Excerpt from a dataset:

- - - - -

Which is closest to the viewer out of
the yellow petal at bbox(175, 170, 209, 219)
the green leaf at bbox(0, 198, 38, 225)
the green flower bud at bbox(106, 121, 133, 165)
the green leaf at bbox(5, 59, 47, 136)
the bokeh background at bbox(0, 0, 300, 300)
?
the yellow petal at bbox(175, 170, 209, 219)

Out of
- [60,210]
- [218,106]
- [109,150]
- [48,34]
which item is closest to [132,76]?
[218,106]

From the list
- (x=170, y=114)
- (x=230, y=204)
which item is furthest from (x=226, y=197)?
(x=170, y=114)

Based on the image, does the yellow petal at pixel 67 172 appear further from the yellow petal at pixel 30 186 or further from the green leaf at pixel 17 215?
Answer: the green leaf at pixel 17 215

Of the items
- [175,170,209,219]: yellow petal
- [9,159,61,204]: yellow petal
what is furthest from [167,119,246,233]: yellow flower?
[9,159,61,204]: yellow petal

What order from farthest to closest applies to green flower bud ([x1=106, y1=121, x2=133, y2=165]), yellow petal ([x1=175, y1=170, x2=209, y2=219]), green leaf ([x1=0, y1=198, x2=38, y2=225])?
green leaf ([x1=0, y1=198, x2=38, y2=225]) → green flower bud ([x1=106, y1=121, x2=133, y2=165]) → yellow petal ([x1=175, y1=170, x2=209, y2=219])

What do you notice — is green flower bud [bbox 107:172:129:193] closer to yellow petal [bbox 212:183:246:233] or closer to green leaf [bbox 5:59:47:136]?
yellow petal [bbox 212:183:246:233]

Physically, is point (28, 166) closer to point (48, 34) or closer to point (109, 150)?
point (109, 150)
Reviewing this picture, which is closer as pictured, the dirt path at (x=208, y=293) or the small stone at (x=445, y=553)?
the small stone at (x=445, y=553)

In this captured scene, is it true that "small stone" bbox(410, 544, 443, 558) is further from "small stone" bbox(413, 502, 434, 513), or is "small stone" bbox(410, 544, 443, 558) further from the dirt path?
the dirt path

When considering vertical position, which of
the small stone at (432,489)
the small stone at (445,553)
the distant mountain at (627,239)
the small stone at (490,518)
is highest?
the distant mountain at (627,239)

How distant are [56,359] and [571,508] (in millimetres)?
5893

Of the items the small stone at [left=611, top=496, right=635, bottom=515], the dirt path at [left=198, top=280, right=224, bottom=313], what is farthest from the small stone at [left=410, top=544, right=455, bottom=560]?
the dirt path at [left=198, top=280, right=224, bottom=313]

- - - - -

▶ Your goal
Convert the data from the line containing "When considering vertical position, which of" through the last line into a Markdown table with columns Row and Line. Omit blank lines.

▶ Final result
| Row | Line |
|---|---|
| 1 | When considering vertical position, which of |
| 2 | the small stone at (432,489) |
| 3 | the small stone at (445,553) |
| 4 | the distant mountain at (627,239) |
| 5 | the small stone at (490,518) |
| 6 | is highest? |
| 7 | the distant mountain at (627,239) |
| 8 | How distant are [56,359] and [571,508] (in millimetres)? |
| 9 | 5893 |
| 10 | Of the items the small stone at [left=611, top=496, right=635, bottom=515], the dirt path at [left=198, top=280, right=224, bottom=313], what is farthest from the small stone at [left=410, top=544, right=455, bottom=560]? |
| 11 | the dirt path at [left=198, top=280, right=224, bottom=313] |